Yossi Alpher is an independent security analyst. He is the former director of the Jaffee Center for Strategic Studies at Tel Aviv University, a former senior official with the Mossad, and a former IDF intelligence officer. Views and positions expressed here are those of the writer, and do not necessarily represent APN's views and policy positions.

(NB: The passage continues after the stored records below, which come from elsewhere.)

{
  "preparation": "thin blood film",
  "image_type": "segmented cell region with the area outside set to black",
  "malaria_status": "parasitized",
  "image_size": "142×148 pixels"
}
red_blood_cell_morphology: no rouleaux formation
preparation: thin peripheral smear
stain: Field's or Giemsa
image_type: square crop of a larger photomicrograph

Netanyahu jeopardizes the absolute strategic centrality of Jordan for Israel
Q. A fourth round of Israeli elections is barely a week away. Israel’s corona outlook is surprisingly good. Where and why does Jordan suddenly enter the strategic picture?
A. Jordan entered, or reentered, the picture last week when it responded to a perceived Israeli affront to the Hashemite royal family by preventing Prime Minister Netanyahu’s first visit to the United Arab Emirates. The details are instructive.
A March 10 visit to the Temple Mount on the occasion of a Muslim holiday by Jordan’s 26-year old Crown Prince Hussein bin Abdullah was cancelled at the last minute due to a row over security arrangements. The holiday is significant because it focuses on the importance of Jerusalem to Muslims. It celebrates the Prophet Muhammad’s fabled midnight journey from Mecca to Jerusalem in AD 621.
Jordan, we recall, is by dint of its 1994 peace treaty with Israel responsible for the Muslim holy places in Jerusalem. Hussein’s aborted visit last week was meant to reflect that reality. Amman’s response to the fiasco was to cancel permission for Netanyahu’s plane to overfly Jordan on its way to a quickie two-hour visit to meet Abu Dhabi’s de facto ruler, Mohammed bin Zayed (MbZ).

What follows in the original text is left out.